How many lines in the records below contain "Drives"? Answer with the number alone.

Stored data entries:
====

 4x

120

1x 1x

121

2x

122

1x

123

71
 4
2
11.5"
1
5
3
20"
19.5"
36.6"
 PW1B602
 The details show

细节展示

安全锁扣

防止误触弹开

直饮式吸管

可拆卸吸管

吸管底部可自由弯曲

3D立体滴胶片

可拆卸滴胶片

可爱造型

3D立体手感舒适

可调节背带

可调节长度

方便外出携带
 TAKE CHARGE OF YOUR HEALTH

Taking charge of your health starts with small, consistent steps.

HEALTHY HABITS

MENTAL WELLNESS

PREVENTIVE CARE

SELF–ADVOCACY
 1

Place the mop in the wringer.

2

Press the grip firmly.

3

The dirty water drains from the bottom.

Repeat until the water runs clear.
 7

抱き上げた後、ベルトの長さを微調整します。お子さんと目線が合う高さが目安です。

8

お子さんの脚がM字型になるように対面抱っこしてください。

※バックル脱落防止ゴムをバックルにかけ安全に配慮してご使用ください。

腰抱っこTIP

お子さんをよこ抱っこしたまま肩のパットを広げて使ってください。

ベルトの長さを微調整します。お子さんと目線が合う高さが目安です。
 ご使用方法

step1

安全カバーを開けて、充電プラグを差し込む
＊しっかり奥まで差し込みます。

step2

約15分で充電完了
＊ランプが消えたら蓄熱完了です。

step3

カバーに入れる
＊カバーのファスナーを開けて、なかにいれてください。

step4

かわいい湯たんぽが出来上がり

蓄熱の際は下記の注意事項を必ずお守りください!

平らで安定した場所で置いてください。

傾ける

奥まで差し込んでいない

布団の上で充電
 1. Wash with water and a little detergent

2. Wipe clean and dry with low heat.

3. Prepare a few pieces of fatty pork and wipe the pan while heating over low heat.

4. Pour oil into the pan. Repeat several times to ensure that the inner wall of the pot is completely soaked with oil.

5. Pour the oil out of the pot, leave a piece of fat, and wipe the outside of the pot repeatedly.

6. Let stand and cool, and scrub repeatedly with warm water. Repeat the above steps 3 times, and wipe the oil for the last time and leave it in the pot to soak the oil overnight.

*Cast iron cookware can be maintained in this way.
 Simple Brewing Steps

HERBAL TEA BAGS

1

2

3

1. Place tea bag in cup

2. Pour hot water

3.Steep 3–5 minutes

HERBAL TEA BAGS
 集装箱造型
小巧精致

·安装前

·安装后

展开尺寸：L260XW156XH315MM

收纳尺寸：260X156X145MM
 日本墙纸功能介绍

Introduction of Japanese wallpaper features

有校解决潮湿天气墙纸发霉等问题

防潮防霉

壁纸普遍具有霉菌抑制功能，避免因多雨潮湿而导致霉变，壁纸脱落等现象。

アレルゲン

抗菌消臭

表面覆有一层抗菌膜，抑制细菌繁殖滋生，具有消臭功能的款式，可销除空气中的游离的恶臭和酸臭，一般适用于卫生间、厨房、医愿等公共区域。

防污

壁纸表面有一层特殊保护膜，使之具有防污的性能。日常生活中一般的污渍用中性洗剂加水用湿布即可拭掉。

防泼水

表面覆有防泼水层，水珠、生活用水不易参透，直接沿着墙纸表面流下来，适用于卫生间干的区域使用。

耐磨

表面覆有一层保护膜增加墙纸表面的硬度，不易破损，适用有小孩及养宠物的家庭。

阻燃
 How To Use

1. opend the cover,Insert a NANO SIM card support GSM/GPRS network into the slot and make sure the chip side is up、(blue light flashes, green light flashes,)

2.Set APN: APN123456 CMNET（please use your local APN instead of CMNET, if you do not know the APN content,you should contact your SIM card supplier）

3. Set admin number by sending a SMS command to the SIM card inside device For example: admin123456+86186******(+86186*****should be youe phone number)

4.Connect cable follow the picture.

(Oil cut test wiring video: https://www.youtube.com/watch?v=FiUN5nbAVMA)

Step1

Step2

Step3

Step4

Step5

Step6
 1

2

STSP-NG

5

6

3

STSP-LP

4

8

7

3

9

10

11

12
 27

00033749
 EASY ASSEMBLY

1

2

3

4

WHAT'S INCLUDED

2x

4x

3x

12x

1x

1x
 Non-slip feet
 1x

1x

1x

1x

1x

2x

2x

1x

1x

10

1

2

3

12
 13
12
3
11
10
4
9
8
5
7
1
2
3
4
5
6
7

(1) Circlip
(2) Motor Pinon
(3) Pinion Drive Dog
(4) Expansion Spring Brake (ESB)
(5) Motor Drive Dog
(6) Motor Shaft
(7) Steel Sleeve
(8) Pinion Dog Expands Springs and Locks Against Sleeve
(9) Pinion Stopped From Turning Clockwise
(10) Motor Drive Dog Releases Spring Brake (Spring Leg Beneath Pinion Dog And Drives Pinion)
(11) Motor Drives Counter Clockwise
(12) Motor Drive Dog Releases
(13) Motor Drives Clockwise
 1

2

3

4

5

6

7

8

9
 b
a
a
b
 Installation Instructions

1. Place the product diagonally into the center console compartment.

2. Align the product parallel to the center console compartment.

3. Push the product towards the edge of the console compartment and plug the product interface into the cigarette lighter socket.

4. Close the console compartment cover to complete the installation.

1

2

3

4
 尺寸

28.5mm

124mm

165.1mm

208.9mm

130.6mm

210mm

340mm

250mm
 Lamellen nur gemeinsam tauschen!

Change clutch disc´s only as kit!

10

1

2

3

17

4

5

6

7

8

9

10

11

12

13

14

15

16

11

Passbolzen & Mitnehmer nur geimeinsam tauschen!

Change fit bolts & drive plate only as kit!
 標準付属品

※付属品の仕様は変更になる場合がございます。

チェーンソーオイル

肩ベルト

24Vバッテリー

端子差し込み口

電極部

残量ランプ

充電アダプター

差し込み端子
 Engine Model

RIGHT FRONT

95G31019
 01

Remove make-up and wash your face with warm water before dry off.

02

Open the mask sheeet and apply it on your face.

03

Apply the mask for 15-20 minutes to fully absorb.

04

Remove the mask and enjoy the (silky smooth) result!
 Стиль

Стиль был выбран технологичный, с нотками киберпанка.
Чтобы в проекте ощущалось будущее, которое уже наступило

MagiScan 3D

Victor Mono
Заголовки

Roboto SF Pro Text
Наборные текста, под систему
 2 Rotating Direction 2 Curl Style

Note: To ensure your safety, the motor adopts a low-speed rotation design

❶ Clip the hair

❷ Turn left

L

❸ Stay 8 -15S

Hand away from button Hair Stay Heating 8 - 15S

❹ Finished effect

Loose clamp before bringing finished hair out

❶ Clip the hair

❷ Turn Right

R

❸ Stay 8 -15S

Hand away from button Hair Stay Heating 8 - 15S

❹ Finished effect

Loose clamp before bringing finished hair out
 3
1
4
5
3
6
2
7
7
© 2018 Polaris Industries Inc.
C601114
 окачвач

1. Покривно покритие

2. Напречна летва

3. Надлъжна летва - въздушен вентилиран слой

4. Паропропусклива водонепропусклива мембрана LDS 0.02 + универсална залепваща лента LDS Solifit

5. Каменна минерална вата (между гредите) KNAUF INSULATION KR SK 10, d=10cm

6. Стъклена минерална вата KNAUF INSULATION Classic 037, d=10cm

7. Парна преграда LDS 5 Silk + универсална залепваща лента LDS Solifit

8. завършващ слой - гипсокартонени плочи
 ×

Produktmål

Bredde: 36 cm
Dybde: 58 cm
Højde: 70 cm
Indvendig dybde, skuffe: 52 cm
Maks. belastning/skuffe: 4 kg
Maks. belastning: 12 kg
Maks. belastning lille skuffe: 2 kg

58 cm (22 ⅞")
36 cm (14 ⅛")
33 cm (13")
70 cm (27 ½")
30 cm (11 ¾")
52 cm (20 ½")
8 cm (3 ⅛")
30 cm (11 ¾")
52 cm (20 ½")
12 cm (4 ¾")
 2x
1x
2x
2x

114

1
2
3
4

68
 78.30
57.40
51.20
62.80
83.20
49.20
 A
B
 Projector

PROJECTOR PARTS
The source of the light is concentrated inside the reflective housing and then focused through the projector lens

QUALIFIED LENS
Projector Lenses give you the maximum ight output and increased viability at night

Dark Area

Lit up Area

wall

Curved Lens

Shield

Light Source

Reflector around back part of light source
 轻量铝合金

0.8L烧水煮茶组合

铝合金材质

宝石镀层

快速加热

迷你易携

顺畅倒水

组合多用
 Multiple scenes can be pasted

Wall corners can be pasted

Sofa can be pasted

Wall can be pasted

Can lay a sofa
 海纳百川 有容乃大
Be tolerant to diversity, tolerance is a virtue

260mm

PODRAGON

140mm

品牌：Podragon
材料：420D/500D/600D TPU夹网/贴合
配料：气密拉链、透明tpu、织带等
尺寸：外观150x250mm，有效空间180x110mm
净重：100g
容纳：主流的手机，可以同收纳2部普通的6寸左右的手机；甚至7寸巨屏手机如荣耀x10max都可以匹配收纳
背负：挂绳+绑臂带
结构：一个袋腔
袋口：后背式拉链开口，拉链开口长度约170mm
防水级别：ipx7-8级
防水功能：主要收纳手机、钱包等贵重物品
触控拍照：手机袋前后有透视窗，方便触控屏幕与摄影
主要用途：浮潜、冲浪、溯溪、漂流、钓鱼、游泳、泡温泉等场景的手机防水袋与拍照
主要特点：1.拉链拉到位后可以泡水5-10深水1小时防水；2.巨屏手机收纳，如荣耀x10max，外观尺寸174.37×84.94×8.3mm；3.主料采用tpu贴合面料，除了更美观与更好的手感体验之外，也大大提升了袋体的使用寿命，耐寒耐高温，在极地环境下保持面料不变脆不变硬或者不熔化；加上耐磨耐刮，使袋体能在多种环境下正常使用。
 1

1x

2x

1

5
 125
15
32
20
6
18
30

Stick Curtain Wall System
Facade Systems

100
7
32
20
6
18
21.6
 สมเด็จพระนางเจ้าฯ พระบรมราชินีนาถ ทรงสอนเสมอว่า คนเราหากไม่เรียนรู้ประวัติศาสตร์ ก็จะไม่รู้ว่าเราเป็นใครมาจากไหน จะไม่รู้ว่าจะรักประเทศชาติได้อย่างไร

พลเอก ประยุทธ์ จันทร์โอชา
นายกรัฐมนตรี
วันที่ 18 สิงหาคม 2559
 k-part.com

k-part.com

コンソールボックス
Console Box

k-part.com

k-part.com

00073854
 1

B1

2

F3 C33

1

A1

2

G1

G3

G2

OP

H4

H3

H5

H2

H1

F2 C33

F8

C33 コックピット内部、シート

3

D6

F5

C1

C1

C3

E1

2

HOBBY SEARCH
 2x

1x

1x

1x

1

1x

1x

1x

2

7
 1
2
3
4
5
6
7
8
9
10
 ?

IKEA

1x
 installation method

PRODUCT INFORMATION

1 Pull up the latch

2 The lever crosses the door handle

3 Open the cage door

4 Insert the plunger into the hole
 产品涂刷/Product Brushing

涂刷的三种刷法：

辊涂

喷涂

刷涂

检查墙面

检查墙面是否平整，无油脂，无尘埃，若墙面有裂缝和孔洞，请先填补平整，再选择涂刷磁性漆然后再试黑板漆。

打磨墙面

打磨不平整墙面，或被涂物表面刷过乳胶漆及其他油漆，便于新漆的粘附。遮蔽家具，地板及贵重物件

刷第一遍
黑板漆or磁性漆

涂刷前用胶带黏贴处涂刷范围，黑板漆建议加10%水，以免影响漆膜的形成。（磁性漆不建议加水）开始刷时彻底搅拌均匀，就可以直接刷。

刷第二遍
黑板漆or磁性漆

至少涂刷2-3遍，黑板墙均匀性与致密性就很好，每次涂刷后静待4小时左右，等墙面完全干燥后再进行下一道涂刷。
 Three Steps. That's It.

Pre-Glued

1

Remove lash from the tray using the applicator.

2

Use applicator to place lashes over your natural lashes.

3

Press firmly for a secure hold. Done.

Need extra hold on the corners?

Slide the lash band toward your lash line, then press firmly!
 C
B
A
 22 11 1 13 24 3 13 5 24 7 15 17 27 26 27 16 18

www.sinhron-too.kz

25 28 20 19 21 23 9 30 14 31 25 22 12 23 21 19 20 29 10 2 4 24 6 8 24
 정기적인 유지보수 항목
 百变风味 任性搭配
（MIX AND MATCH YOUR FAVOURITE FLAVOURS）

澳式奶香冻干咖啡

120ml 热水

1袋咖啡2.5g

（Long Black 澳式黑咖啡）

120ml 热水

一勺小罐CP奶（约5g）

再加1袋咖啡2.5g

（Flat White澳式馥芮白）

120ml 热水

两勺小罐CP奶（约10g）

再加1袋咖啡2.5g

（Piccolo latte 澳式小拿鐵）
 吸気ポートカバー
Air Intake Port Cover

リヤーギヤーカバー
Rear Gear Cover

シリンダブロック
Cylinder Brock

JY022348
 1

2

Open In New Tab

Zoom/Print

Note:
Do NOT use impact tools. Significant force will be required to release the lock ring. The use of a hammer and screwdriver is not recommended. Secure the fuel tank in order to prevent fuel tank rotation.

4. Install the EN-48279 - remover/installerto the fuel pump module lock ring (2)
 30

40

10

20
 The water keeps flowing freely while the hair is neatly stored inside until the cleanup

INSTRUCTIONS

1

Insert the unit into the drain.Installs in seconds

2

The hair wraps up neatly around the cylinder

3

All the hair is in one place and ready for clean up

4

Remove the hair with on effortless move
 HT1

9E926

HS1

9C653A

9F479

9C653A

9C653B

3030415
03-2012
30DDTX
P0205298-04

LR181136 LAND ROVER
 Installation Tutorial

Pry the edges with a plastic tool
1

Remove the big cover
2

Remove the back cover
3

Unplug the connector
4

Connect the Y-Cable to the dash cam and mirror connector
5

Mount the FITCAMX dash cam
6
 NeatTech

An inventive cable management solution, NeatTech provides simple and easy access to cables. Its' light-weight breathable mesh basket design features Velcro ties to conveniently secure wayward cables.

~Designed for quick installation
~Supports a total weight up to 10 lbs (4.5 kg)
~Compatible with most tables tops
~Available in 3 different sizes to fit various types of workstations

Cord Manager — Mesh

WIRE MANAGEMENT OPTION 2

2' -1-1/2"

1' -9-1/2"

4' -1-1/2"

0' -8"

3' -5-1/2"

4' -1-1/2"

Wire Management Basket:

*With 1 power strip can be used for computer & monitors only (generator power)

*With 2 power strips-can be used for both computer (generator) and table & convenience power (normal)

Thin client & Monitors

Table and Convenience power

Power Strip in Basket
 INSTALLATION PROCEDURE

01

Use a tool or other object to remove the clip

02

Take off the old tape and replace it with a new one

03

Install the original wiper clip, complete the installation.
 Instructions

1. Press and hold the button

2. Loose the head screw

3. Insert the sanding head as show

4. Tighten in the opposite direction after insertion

====

◆ **ANSWER SECTION**
3